2. Even after adjustment for the higher mortality from causes other than cancer in elderly people, the net survival for the oldest patients was consistently lower than that of the youngest. This disparity points to the need to keep strengthening efforts to improve outcomes, particularly in the elderly populations.
Evidence Rating Level: 1 (Excellent)
Study Rundown: Along with measures of incidence and mortality, population-based cancer survival lends insight into broad-scale health system effectiveness. This study aimed to assess cancer-survival in a novel manner that would provide a single number to summarize the overall pattern of survival in any one population over a given time period, covering a large range of cancers with highly variable survivals. Survival for each cancer, adjusted for age and sex was also analyzed.

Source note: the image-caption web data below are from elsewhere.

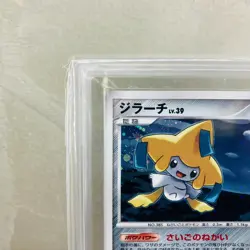 ARS 10 Jirachi 066/090 Bonds End Of Time 1ed Holo 2008 Pokemon Card Japanese - Image 2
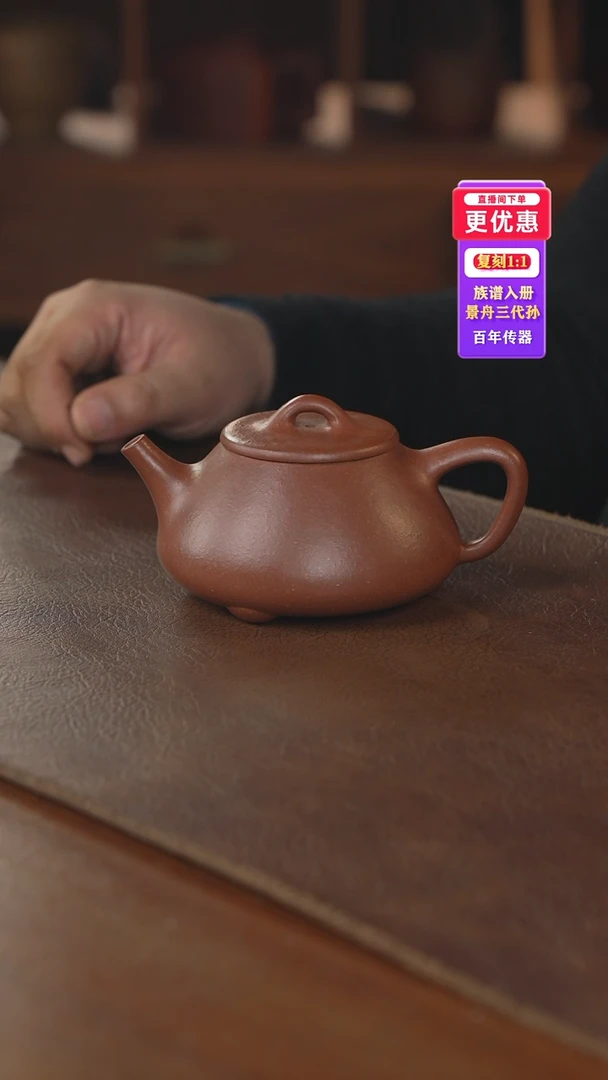 茶壶紫砂紫砂壶紫砂壶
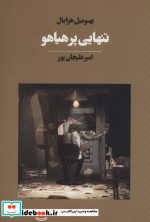 تنهایی پر هیاهو نشر آوای مکتوب
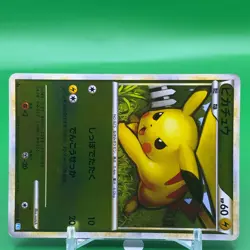 Pikachu 1ed Pokemon Card Game TCG Japanese Japan Nintendo Anime F/S - Image 2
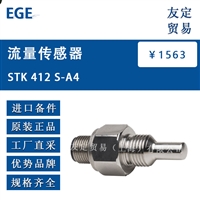 EGE STK 412 S-A4 流量传感器 议价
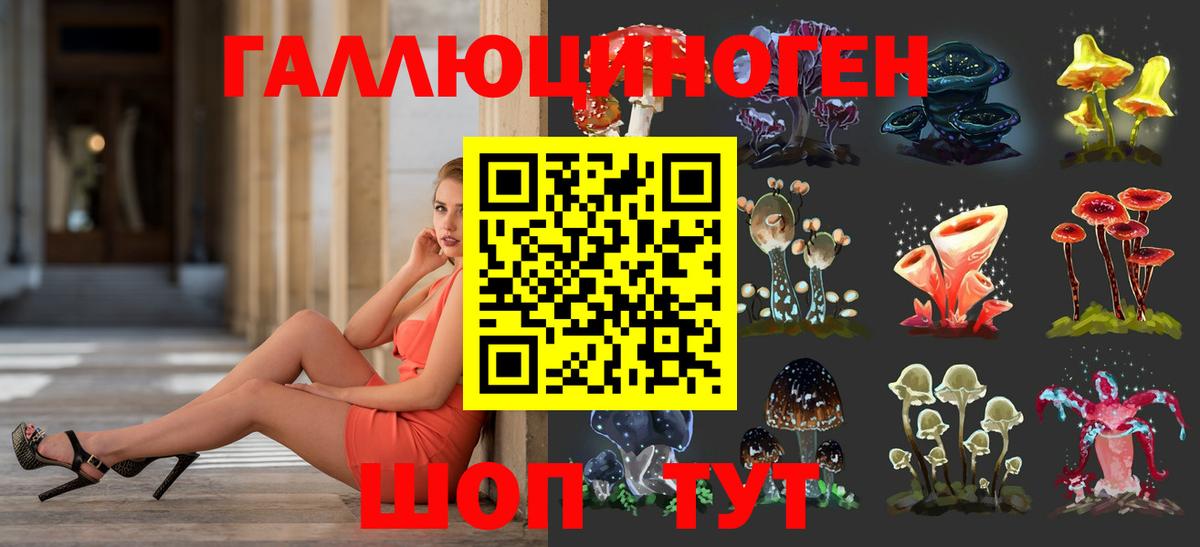 как найти закладки  Галлюциногенные грибы Magic Shrooms  Вход с VPN  Коломна 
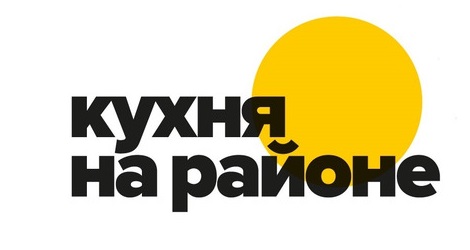 Turbo.site Промокод Turbo.site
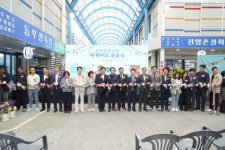 [포토뉴스] 춘천시 동부시장 아케이드 준공식 개최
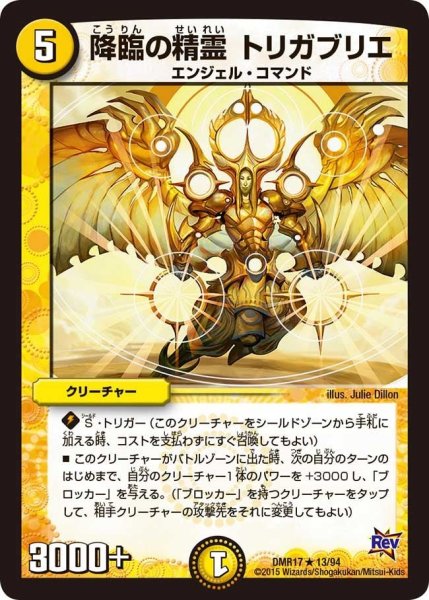 画像1: 【燃えろドギラゴン】降臨の精霊トリガブリエ DMR17_13/94 (1)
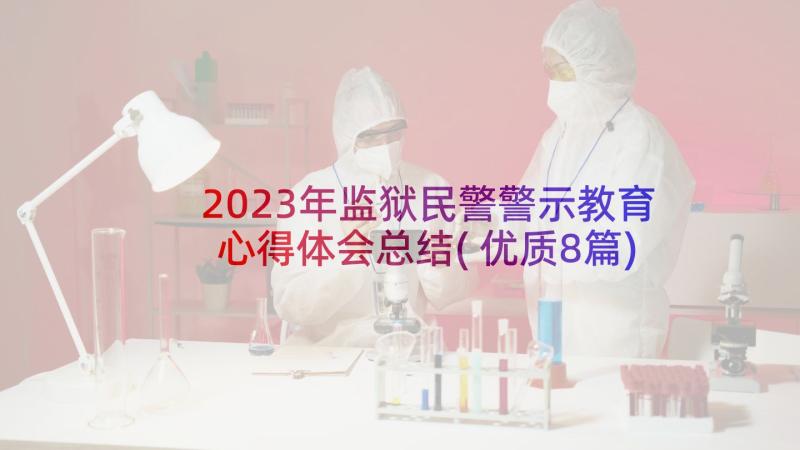 2023年监狱民警警示教育心得体会总结(优质8篇)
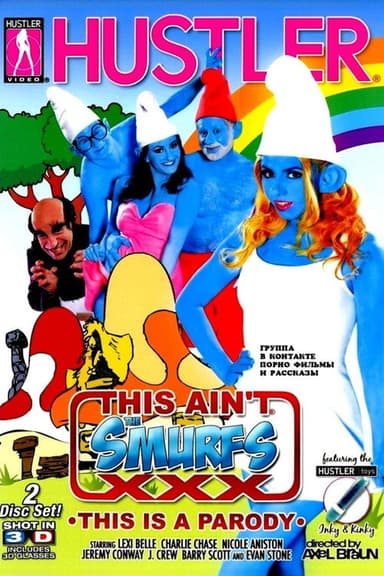 This Ain't the Smurfs XXX poster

Population-based cancer survival data from national cancer registries were analyzed for differing trends in survival at 1, 5, and 10 years after diagnosis during a 40-year span. Overall, index net survival for all cancers combined increased. Net survival for the oldest patients was consistently lower than that of the youngest patients, even when adjusted for increased mortality in elderly patients from causes other than cancer. These findings lend strong clues to specific future research focus analyzing the root causes of these disparities in cancer survival. However, the index will need to be carefully adjusted with time to reflect present population structure as well as avoid site-specific biases of data.
This study was funded by Cancer Research UK.

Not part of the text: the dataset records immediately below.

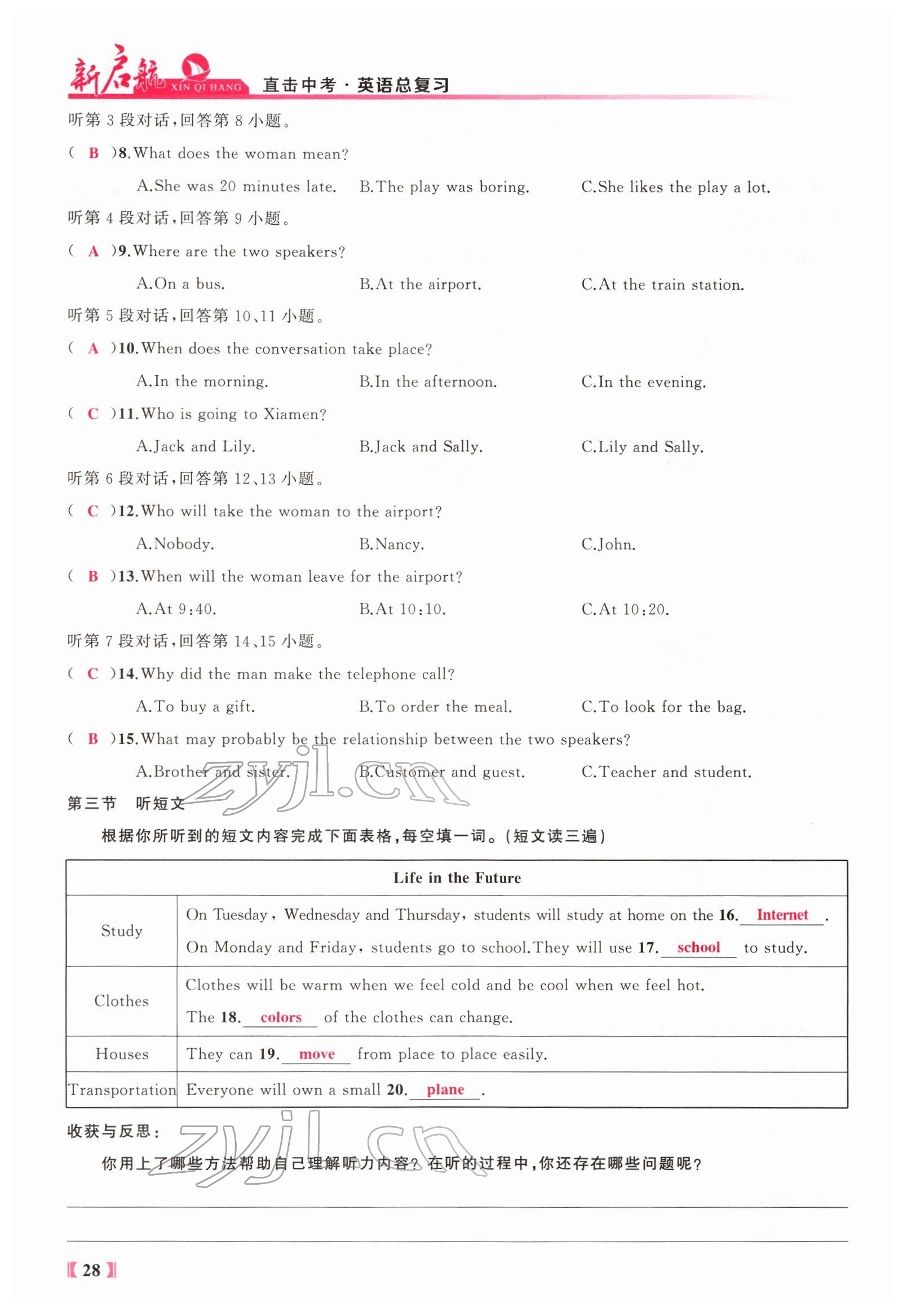 2022年新啟航中考總復習英語福建專版 參考答案第151頁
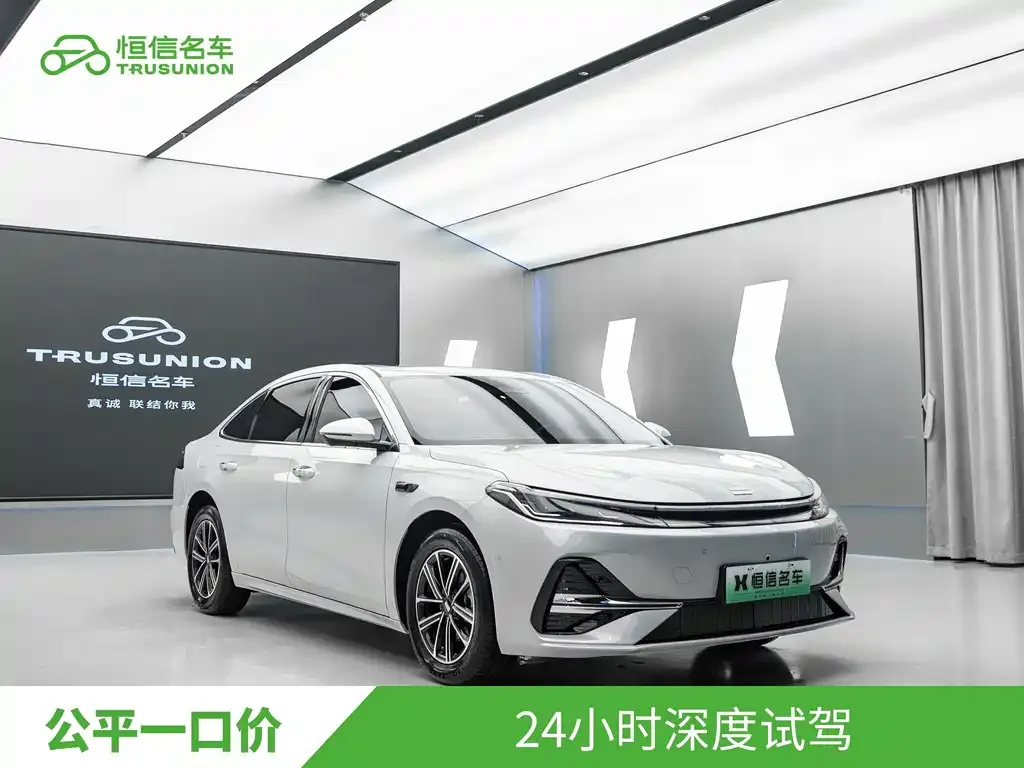 Geely Galaxy A7 2025 из CN, фото 8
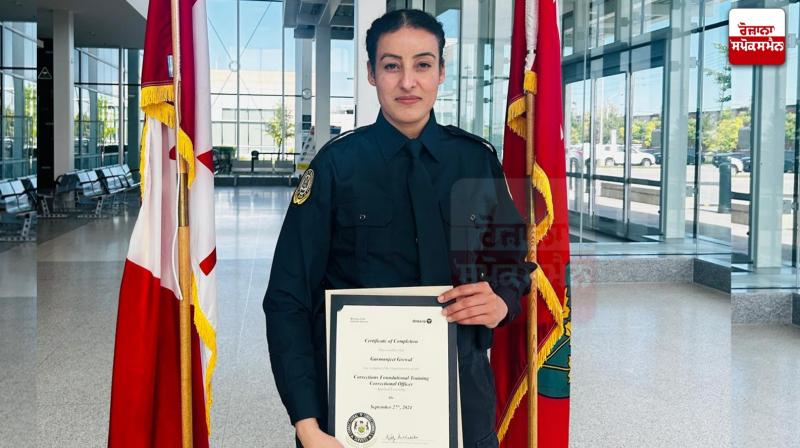 ਰਾਏਕੋਟ ਦੀ ਧੀ ਕੈਨੇਡਾ ਪੁਲਿਸ ’ਚ ਬਣੀ  ਡਿਪਟੀ ਜੇਲ੍ਹ ਸੁਪਰਡੈਂਟ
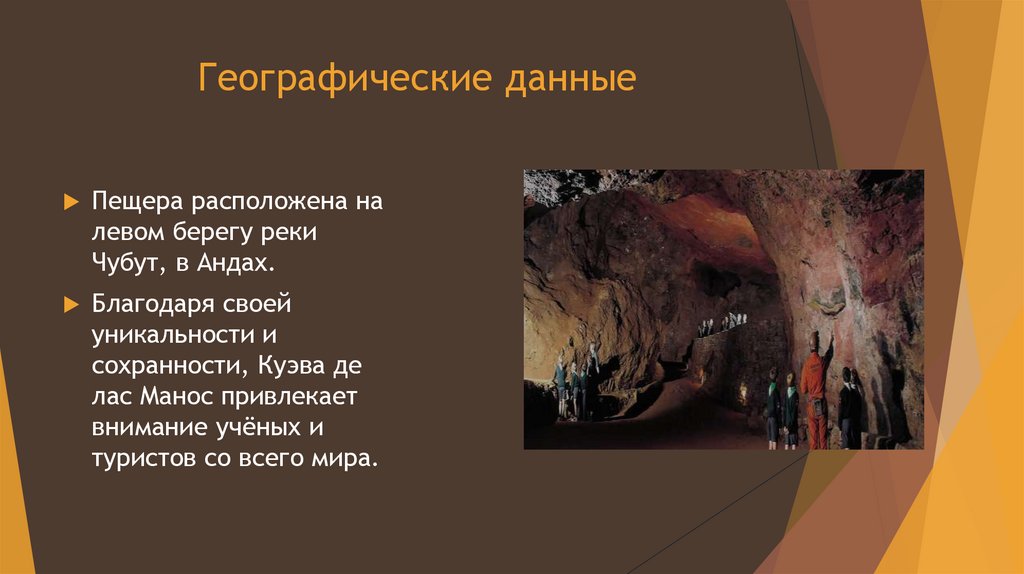 Географические данные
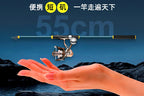 Short-Section Carbon Iso Rod, 2.7–5.4 m (8.9–17.7 ft) – product photo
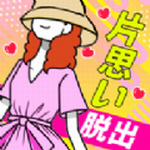 逃离单相思 v1.1.0 破解版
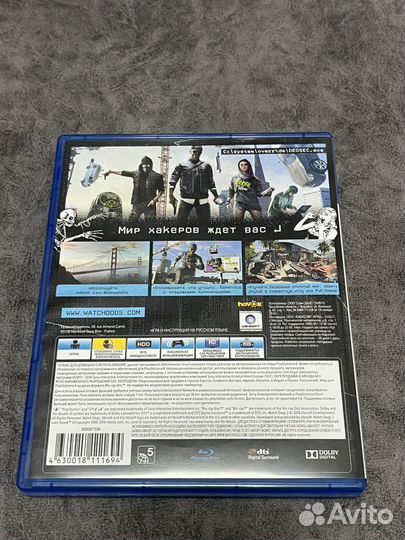 Watch Dogs 2 PlayStation 4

In-Depth [retrospective cohort]: This study aimed to analyze cancer survival trends by constructing a novel survival index that would be independent of changes in age distribution of patients and distributions of lethal cancers in a given population using population-based data from the National Cancer Registry and the Welsh Cancer Intelligence and Surveillance Unit in England and Wales. Data from 7,176,795 adults diagnosed with a first, primary, invasive malignancy during 1971-2011 were analyzed for trends in cancer survival index at 1, 5, and 10 years after diagnosis for the time periods 1971–72, 1980–81, 1990–91, 2000–01, 2005–06, and 2010–11. Trends in age-sex-adjusted survival for each cancer were also estimated.

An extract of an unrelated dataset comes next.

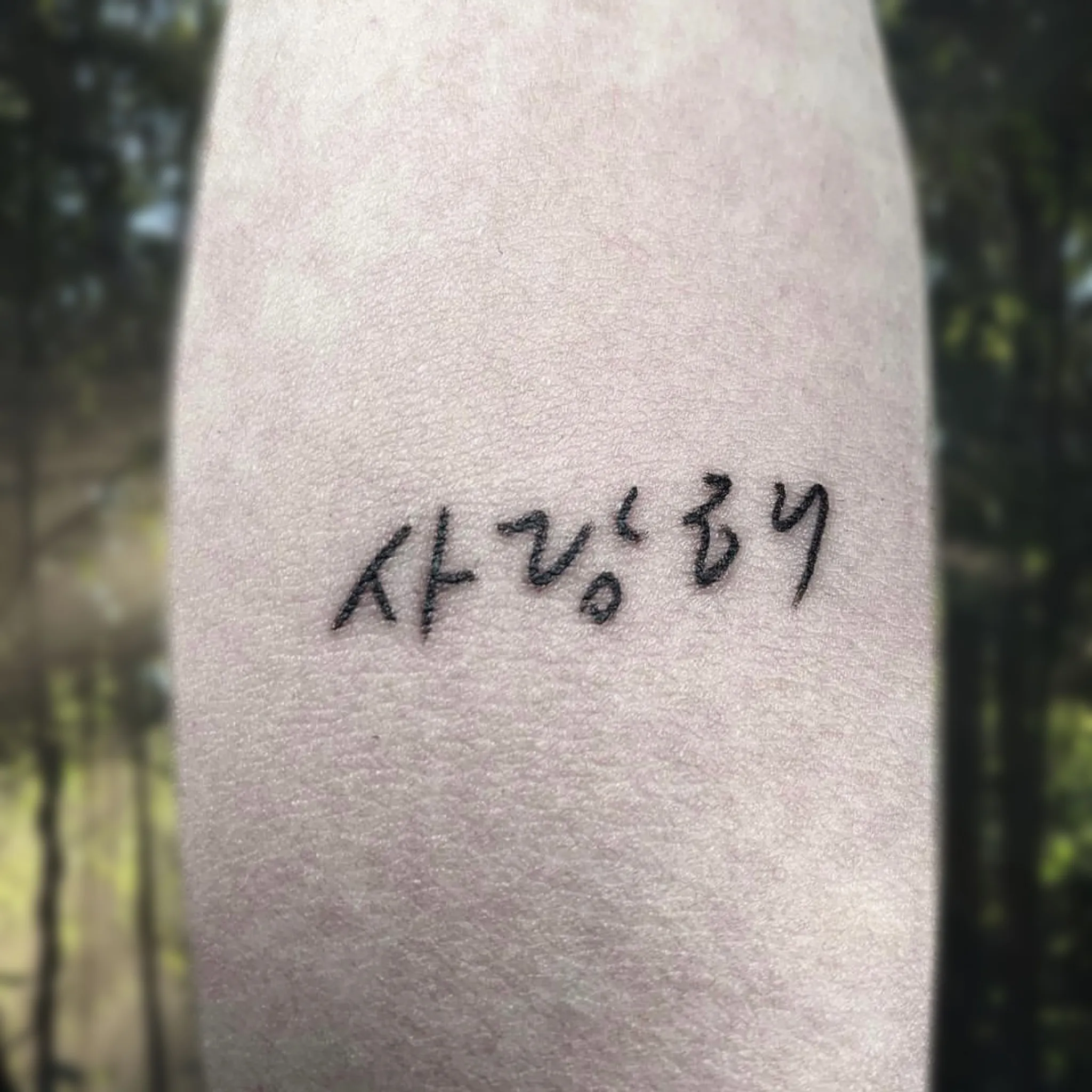 ๋ถ์ฐ ํ๊ธ ๋ ํฐ๋ง - 1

Overall, index net survival for all cancers combined increased from 1971-2011. The 1 year survival index for all cancers diagnosed during 2010-2011 was 69-70%, compared to 50% in 1971-1972. Trends in age-sex-adjusted survival for each patient were consistent with the average 10% survival advantage for women. Even after adjustment for the higher mortality from other causes than cancer in elderly people, the net survival for the oldest patients (75-99 years) was consistently lower than that of the youngest (15-44 years). Adjusted for age and sex of patients diagnosed between 2010 and 2011, predicted 10-year net survival ranged from 98.2% for testicular cancer to 1.1% for pancreatic cancer.